> SOURCE EXTRACT
Hypocrisy vs Ontology

The Pharissee & the Publican - James Tissot 1894
The Pharisee & the Publican – James Tissot 1894

This past Sunday, one of the kids in my Sunday school class mentioned that a girl in his class at school was an atheist, and that she didn’t believe in God because of the hypocrisy of Christians. Is that a good reason to believe God doesn’t exist? While it is sad to hear such life-altering views becoming entrenched in one so young, what’s worse is that she is basing her worldview on faulty reasoning. A little dose of logic could keep her from even going down that dead-end road! But since she and others have gone down this road, let’s dig into this objection.

> DATA EXTRACTS
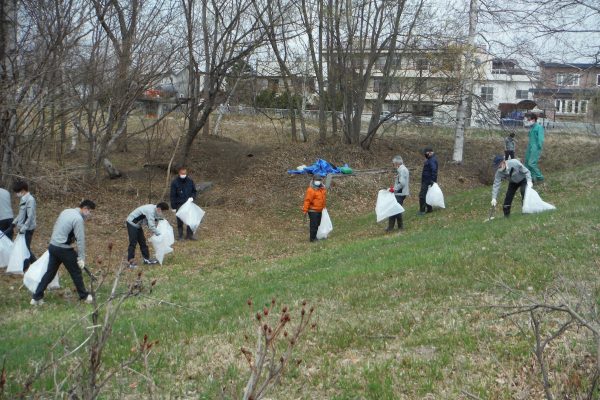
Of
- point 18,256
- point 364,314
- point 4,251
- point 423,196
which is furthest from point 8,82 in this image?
point 364,314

> REQUIRED ACTION
Please translate this sentence from the passage on hypocrisy and belief in God into Spanish: "A little dose of logic could keep her from even going down that dead-end road!" The material has no role in this.

> ANSWER FOR THIS EXERCISE
¡Una pequeña dosis de lógica podría evitar que ella siquiera tomara ese camino sin salida!